Required tasks:
- a) Condense the paragraph in the school board article that begins "Multiple attempts were made" into one shorter sentence that keeps its main facts.
- b) Print everything in the school board article from "Multiple attempts were" down to "and the survey.".

Wausa and Osmond already are partnering on wrestling, football and FFA/agriculture starting in 2024-25 for four years.

Kumm reiterated the importance of the upcoming joint special meeting scheduled for the Wausa and Osmond school boards in July.

“Following the July meeting, we’ll all have a better sense of where everybody is, and the public will as well,” Kumm said.

Twelve out of 14 Wausa junior high boys responded to the survey, while 10 out of 11 Wausa junior high girls answered the survey questions.

Multiple attempts were made to reach all parents of Wausa junior high students, including the June 2 meeting itself and following that meeting with phone calls, emails and the survey.

“We had a pretty good turnout at the meeting,” Wausa Superintendent Brad Hoesing said. “Our survey turnout was really good.”

Kumm explained there was a “good-faith effort to ensure we got everybody an opportunity to respond to the survey, but a couple were missed. It wasn’t for lack of effort.”

Hoesing later explained if Wausa school board members tabled any decisions on the junior high basketball cooperative agreements until after the July 2 joint special meeting, they have to be on the July 8 regular meeting agenda.

“You can’t keep tabling it month after month,” Hoesing said.

Clausen noted the significance of having the junior high basketball cooperative agreements as two separate agenda items.

“Now we’re actually giving them more individual consideration, which is I think what our public really, truly is asking for a lot of the time,” Clausen said. “This is always going to be an evolutionary process. It’s not something we do typically.

“When all of us got on this board … I don’t think anybody thought at the time that we were going to have to have lots of consideration on coop agreements and special meetings and things like that,” she said.

“This is going to be an ebb-and-flow evolutionary process.”

She noted the Wausa school board needs to “try to do the best by our patrons, absolutely.”

“Giving them each their own set of considerations is the best thing we can do for them,” Clausen said of the junior high basketball cooperative agreements.

Wausa school board members ultimately tabled any decisions on the junior high basketball cooperative agreements until their July 8 regular meeting.

“I really think the opportunity to make the decision in light of our joint meeting – we’ll be more informed, Osmond will be more informed, the public will be more informed,” Kumm said. “I’d rather make that decision with the most information possible.”

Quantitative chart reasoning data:
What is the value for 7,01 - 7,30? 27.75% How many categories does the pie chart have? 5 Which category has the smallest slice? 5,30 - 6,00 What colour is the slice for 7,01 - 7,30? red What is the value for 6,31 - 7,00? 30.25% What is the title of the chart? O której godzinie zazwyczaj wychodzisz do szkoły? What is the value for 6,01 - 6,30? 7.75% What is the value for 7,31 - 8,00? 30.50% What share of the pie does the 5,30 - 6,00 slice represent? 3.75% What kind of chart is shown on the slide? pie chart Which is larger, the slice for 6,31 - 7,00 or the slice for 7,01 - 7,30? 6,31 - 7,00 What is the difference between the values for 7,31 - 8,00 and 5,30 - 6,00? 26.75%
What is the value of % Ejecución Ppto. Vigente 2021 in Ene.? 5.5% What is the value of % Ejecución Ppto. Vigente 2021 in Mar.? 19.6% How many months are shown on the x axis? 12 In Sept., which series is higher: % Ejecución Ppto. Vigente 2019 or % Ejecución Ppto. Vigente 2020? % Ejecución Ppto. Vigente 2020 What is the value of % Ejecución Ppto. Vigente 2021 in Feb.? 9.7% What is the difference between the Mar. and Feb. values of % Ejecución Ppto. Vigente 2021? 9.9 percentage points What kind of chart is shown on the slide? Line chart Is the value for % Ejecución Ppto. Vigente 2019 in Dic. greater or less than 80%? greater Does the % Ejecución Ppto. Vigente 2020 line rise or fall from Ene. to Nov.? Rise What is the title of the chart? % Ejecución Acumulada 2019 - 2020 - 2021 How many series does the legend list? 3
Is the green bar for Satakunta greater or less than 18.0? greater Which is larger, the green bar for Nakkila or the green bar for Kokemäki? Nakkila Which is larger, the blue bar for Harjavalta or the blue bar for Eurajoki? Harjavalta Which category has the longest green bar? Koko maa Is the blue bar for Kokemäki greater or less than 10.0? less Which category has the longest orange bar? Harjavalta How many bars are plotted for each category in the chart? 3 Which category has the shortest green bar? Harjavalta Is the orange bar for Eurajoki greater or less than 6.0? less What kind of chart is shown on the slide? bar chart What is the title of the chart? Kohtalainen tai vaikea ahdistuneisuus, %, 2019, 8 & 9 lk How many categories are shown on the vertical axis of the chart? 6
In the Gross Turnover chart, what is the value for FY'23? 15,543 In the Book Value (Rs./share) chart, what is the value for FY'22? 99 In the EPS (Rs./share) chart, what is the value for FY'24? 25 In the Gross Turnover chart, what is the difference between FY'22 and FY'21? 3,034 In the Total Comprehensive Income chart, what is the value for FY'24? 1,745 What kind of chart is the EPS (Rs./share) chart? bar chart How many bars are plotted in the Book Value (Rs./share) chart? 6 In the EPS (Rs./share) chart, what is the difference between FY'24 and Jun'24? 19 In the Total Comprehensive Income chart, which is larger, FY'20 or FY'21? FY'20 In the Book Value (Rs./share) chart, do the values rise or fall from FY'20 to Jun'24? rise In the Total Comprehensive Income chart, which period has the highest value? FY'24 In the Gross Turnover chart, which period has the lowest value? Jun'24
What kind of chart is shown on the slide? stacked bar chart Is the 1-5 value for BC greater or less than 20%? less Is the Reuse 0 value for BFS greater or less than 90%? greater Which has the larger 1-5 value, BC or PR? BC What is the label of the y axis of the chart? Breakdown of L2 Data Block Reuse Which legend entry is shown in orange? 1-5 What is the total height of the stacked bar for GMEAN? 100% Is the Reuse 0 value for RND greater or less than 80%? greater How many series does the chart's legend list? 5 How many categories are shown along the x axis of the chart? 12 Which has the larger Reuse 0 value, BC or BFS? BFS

Responses by item number:
- a) Wausa repeatedly tried to reach every junior high parent: at the June 2 meeting, and afterward through phone calls, emails and the survey.

- b)
Multiple attempts were made to reach all parents of Wausa junior high students, including the June 2 meeting itself and following that meeting with phone calls, emails and the survey.